* _Problem to work on_
Please name every user who posts in the forum thread below about music composition classes, listing each name once.

# Excerpt provided start

# Music Composition class?



## MEDIEVAL MIAMI (May 10, 2009)

Is there such a thing as a music composition class? If so, what do they teach? And, am I less of a composer if I was, at some point, instructed how to play with my ideas and creativity?
Since my professors’ teachings are influencing my work, do I get credit for my full creativity or is it partial?


----------



## emiellucifuge (May 26, 2009)

of course they exist, in fact the majority of composers will have taken lessons. it doesnt detract from a composers worth at all, as most professors aim to aid the student in developing their own style.


----------



## MEDIEVAL MIAMI (May 10, 2009)

That's good to know.

Right now I'm applying to university, do I have to be majoring on music in order to take that class? I'm an architecture student, but I've been thinking on taking music composition class.


----------



## dmg (Sep 13, 2009)

The only pre-requisite for Music Composition is that you know how to read music. You'd be surprised how many students in my composition class got up and left because they only knew how to read guitar tabs or whatnot.

This literally happened in Comp I: "You mean I have to be able to read music?" *gets up and leaves*

There was also a woman who was being stubborn and tried to get the professor to explain every basic facet of music theory. She finally dropped after about two weeks.

# Excerpt provided end
# Rows start

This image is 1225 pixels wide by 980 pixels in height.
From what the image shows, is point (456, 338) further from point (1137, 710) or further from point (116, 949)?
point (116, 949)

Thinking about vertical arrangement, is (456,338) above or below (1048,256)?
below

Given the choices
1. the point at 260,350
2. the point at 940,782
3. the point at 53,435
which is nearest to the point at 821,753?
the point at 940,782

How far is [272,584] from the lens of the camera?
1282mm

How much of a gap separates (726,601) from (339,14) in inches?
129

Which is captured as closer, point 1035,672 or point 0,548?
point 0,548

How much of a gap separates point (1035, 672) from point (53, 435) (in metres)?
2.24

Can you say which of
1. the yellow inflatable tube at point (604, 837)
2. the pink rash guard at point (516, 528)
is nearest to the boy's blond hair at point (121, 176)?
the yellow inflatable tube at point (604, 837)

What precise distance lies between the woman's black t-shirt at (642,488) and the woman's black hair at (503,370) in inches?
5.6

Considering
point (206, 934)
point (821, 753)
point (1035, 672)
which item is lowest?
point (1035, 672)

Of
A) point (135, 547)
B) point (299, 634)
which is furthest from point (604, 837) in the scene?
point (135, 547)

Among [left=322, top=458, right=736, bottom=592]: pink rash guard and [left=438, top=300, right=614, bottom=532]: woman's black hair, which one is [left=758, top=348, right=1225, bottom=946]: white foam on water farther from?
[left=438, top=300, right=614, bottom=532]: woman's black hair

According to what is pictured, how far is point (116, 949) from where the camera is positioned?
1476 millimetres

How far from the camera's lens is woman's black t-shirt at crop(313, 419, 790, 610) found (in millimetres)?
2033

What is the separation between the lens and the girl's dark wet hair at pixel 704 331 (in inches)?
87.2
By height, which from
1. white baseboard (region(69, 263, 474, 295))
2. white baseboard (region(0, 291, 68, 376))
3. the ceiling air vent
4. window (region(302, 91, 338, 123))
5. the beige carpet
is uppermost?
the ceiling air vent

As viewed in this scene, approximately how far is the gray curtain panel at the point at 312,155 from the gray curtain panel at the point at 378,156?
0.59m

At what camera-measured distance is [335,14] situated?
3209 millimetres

# Rows end

* _Exercise output_
MEDIEVAL MIAMI
emiellucifuge
dmg